**Objetivo a**
¿Puedes extraer de las entradas todas las líneas que contengan la cadena "positioned"?

De hecho, la necesidad de afrontar tanto la amenaza de crisis como la obsolescencia de nuestras estructuras económicas debería ser un acicate decisivo para gobernar.

La inestabilidad es insostenible

La dolosa premiosidad con que hemos asumido la inestabilidad interna que arrancó hace ya casi cuatro años, con las elecciones de diciembre de 2015, ha sido sostenible, como se ha dado a entender más arriba, gracias a que el país avanzaba viento en popa desde 2014, saliendo con ímpetu de la crisis y a una velocidad de crucero muy notable, superior a la del entorno y al promedio de la UE.

Ahora las circunstancias han cambiado, y la estabilidad gubernamental es un requisito sine qua non para capear la crisis con solvencia. No basta con las medidas de política monetaria que pueda adoptar el BCE: es necesaria la intervención activa del Gobierno para poner en marcha una política económica anticíclica, coordinada con Bruselas, que requerirá restablecer los equilibrios económicos y replantear los capítulos de ingresos y gastos públicos.

**Objetivo b**
¿Podrías transcribir completo y sin ningún cambio el fragmento de arriba sobre la inestabilidad y la economía?

**Información extraída**
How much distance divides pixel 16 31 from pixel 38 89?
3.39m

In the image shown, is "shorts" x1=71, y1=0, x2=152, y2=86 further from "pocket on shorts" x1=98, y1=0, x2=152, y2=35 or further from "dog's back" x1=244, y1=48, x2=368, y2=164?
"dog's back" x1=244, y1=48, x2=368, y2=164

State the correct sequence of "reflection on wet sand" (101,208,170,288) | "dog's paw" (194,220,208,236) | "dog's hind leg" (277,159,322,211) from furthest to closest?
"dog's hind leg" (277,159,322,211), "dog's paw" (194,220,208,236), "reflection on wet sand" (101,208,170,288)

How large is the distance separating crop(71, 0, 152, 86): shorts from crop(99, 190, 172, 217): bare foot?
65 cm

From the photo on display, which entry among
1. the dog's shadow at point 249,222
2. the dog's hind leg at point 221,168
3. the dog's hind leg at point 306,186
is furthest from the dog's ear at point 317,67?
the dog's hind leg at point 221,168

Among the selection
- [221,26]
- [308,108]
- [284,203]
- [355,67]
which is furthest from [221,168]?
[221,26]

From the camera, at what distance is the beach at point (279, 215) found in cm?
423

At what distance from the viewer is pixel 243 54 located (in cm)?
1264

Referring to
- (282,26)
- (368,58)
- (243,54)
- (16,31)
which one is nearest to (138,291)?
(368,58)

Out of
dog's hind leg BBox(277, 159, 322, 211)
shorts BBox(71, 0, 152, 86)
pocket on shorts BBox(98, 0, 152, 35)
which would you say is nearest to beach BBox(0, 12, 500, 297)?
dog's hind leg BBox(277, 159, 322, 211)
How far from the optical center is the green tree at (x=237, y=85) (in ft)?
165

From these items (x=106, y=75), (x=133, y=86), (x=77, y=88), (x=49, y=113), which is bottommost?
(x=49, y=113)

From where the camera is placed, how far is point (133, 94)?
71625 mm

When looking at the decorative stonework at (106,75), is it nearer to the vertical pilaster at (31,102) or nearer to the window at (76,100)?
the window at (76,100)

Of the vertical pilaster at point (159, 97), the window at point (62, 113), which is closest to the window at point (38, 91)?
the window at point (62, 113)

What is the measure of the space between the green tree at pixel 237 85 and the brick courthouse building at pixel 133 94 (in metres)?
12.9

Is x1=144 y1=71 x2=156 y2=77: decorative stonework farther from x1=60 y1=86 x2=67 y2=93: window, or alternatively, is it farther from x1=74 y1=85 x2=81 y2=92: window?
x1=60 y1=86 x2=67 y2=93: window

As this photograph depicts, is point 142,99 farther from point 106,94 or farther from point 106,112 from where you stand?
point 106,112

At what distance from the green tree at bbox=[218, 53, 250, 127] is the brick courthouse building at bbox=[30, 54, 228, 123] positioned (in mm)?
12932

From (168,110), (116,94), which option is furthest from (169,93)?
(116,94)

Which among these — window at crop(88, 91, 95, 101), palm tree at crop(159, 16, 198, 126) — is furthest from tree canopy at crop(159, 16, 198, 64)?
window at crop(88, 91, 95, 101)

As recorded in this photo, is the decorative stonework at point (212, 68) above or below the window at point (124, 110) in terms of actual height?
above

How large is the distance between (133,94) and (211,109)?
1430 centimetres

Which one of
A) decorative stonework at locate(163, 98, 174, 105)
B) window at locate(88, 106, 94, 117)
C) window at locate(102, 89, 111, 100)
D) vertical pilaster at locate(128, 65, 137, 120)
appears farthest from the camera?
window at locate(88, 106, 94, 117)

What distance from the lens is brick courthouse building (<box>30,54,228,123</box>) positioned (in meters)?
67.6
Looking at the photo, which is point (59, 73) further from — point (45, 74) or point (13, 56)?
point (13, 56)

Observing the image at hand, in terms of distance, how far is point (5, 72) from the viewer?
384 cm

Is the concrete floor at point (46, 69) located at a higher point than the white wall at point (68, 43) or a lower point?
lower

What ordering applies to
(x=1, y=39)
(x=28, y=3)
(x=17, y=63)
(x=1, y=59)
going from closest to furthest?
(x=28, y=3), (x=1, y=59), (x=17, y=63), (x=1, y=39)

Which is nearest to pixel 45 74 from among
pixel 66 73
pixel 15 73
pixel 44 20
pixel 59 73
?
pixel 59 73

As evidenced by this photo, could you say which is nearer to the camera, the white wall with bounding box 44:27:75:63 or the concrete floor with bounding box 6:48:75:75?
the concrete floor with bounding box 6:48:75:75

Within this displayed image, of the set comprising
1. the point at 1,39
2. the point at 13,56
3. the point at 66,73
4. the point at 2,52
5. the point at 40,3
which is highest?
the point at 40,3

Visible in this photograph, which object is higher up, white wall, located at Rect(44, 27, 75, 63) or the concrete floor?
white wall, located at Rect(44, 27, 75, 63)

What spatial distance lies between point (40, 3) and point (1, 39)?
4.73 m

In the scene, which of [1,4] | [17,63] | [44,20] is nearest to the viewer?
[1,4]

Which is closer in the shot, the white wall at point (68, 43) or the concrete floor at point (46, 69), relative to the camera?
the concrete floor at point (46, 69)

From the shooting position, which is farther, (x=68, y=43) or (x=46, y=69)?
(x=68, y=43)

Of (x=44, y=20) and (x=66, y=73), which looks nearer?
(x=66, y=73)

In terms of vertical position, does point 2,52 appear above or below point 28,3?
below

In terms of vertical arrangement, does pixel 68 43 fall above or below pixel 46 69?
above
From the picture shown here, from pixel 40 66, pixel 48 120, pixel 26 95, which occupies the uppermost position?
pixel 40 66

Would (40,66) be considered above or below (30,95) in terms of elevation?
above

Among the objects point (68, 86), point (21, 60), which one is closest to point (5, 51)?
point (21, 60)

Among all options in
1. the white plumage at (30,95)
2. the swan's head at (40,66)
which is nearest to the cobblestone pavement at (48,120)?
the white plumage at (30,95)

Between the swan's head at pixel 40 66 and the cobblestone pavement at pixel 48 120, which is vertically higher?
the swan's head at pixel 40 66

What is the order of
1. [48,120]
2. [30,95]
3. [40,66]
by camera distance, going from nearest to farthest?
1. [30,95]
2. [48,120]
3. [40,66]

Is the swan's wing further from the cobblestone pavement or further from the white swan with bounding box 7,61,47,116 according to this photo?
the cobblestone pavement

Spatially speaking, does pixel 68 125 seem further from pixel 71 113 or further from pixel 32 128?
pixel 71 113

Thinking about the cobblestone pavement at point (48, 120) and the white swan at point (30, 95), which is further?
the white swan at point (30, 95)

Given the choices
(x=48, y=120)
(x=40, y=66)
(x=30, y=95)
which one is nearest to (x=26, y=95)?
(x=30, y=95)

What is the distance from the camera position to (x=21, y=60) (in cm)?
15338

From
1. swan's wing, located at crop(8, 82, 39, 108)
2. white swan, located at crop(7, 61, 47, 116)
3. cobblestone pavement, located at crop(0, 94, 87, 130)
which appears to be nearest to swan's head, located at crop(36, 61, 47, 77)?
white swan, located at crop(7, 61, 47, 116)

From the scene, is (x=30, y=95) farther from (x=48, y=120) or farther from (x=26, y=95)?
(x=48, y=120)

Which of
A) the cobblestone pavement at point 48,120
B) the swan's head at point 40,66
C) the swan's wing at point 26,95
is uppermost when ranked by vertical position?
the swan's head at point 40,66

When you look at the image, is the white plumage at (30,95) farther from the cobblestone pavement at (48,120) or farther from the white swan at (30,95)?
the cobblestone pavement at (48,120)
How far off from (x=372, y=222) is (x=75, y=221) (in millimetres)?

**Resultado a**
At what distance from the green tree at bbox=[218, 53, 250, 127] is the brick courthouse building at bbox=[30, 54, 228, 123] positioned (in mm)?
What distance from the lens is brick courthouse building (<box>30,54,228,123</box>) positioned (in meters)?

**Resultado b**
De hecho, la necesidad de afrontar tanto la amenaza de crisis como la obsolescencia de nuestras estructuras económicas debería ser un acicate decisivo para gobernar.

La inestabilidad es insostenible

La dolosa premiosidad con que hemos asumido la inestabilidad interna que arrancó hace ya casi cuatro años, con las elecciones de diciembre de 2015, ha sido sostenible, como se ha dado a entender más arriba, gracias a que el país avanzaba viento en popa desde 2014, saliendo con ímpetu de la crisis y a una velocidad de crucero muy notable, superior a la del entorno y al promedio de la UE.

Ahora las circunstancias han cambiado, y la estabilidad gubernamental es un requisito sine qua non para capear la crisis con solvencia. No basta con las medidas de política monetaria que pueda adoptar el BCE: es necesaria la intervención activa del Gobierno para poner en marcha una política económica anticíclica, coordinada con Bruselas, que requerirá restablecer los equilibrios económicos y replantear los capítulos de ingresos y gastos públicos.